What is needed:
Count the lines in the rows below that contain the word "shown", and reply with that number alone.

Spatial reasoning question rows:
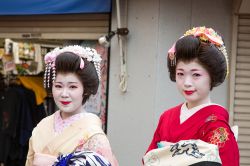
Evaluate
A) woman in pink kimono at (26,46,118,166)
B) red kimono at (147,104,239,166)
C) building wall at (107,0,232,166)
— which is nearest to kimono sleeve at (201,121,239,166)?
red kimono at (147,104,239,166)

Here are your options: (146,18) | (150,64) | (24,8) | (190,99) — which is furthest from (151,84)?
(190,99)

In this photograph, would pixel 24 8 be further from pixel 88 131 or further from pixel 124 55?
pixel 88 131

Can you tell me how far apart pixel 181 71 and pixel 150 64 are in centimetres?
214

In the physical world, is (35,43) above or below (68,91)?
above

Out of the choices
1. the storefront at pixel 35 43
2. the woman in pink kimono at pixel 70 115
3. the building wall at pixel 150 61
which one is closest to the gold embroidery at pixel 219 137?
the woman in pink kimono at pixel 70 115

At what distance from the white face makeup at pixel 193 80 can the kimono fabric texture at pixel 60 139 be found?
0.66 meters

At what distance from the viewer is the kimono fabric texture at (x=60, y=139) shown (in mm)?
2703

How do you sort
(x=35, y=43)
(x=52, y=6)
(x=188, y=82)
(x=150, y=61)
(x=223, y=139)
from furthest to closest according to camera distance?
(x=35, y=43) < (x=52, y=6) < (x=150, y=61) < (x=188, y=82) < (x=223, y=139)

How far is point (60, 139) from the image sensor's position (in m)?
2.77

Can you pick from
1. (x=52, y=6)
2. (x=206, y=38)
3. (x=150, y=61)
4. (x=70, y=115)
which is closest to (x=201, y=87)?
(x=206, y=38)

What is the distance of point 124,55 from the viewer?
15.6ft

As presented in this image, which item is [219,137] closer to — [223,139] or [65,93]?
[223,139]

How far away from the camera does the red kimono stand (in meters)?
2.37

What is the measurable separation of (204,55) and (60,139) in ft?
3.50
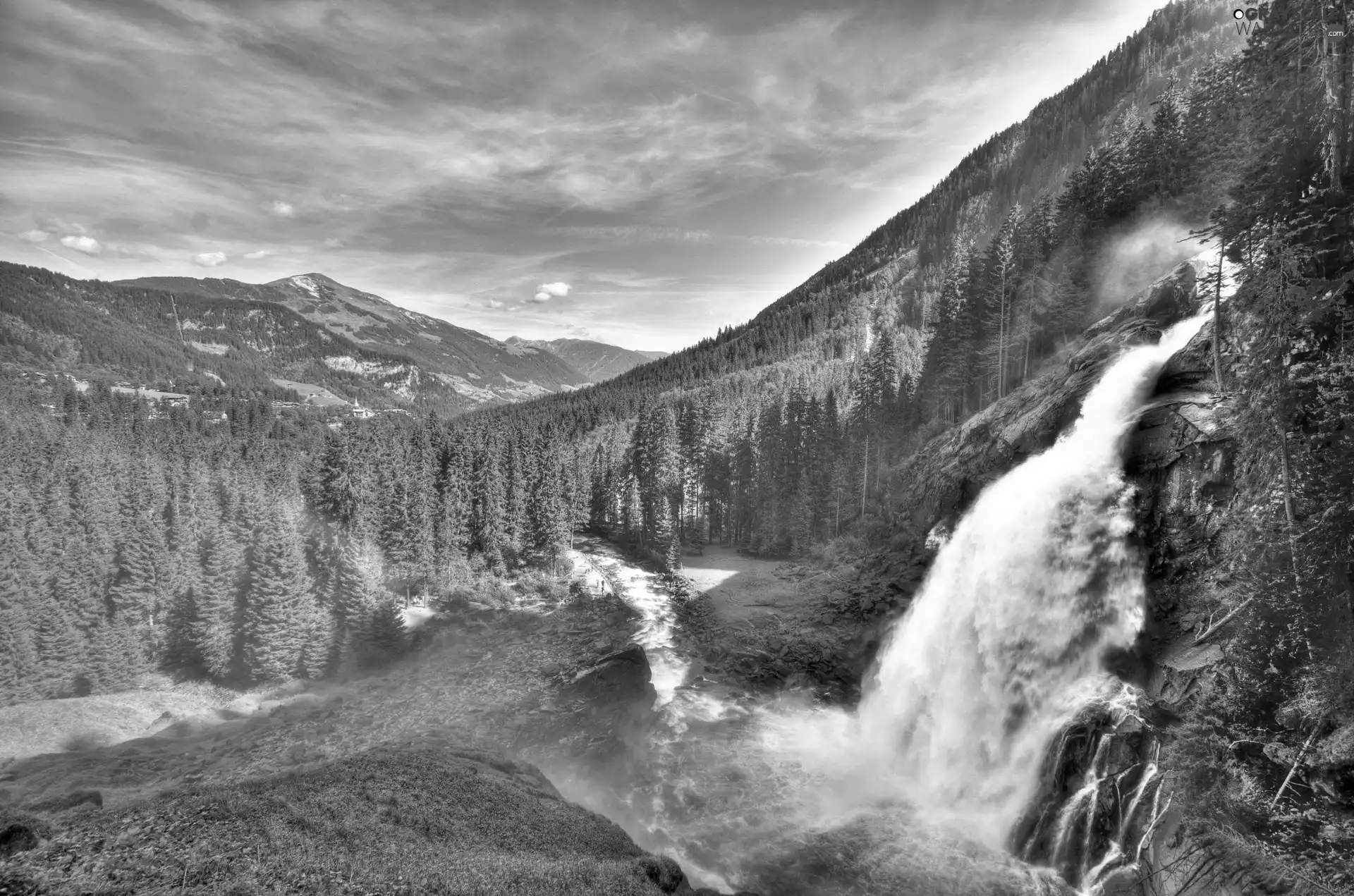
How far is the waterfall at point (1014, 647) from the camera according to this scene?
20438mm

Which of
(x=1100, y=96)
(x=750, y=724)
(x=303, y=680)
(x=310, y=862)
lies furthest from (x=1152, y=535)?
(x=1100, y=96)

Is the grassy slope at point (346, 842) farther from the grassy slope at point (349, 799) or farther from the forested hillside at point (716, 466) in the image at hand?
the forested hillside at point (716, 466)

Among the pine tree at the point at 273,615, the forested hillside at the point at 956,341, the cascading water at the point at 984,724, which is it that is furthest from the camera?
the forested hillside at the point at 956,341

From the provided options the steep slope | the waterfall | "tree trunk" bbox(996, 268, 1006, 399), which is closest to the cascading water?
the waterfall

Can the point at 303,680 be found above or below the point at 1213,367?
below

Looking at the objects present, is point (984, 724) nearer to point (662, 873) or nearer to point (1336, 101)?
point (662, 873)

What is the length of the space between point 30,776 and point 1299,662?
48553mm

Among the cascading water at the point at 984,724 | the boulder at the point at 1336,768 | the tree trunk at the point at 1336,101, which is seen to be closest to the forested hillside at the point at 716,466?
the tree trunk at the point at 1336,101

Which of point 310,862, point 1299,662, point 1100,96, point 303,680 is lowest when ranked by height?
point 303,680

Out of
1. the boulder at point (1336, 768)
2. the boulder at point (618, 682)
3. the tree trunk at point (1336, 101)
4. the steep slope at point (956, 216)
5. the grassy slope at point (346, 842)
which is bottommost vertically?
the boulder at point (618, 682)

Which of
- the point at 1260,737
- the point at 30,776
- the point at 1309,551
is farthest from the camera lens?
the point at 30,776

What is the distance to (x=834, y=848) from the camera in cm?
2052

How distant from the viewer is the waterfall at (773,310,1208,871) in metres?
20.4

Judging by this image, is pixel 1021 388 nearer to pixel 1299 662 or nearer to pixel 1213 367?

* * *

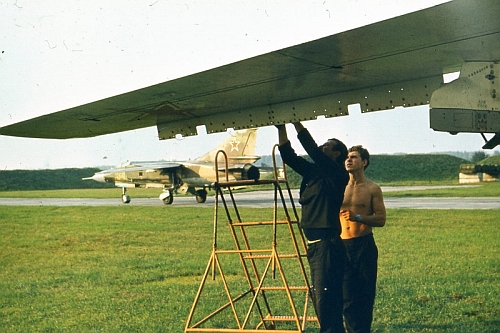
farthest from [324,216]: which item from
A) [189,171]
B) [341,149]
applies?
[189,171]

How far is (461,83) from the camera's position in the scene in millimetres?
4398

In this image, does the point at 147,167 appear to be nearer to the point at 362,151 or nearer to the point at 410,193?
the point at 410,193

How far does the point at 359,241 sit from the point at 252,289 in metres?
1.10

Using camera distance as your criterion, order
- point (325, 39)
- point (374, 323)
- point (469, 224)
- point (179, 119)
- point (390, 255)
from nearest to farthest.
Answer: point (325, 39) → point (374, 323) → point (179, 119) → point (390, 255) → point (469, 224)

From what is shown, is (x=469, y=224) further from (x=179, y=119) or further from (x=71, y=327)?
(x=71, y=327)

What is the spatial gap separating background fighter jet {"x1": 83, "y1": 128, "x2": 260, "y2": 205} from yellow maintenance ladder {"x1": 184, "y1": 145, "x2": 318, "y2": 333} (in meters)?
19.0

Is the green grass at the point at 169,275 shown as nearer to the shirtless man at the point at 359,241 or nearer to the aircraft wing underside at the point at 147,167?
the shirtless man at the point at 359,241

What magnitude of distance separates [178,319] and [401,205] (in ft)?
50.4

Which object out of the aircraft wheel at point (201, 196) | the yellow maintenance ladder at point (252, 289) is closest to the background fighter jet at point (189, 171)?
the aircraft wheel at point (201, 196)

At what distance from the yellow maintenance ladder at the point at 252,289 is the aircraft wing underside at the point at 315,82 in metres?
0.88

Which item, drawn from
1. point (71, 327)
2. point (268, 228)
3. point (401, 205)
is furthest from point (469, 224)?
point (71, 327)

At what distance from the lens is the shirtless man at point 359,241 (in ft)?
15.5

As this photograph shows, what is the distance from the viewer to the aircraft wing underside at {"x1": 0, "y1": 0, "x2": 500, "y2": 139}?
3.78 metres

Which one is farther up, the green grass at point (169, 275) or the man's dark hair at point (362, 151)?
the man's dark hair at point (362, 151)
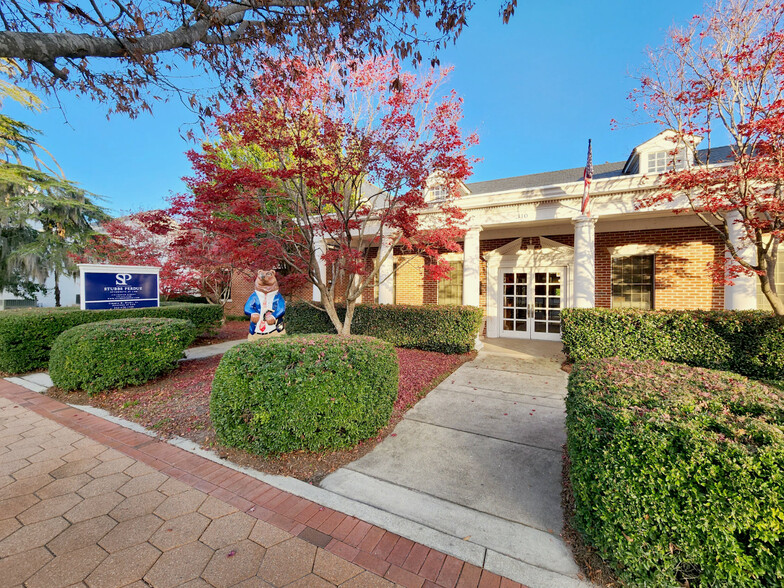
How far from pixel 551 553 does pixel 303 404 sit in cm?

...

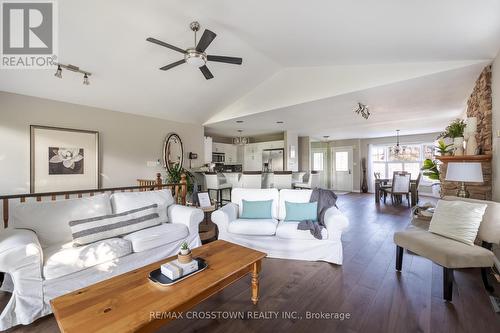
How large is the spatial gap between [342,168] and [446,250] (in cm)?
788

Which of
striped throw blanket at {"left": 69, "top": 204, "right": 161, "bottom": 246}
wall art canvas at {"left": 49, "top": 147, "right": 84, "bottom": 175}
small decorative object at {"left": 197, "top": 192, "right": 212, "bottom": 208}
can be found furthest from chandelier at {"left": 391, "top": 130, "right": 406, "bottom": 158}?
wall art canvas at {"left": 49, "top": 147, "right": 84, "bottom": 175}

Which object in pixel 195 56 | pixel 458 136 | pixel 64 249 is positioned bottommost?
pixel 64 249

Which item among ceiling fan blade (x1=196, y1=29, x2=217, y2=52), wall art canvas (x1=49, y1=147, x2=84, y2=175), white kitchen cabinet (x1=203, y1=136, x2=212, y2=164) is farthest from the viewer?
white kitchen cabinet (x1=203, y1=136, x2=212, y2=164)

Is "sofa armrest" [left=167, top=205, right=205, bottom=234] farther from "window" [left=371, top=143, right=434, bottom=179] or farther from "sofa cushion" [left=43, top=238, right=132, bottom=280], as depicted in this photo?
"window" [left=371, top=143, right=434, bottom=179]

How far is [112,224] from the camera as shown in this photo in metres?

Exercise answer:
4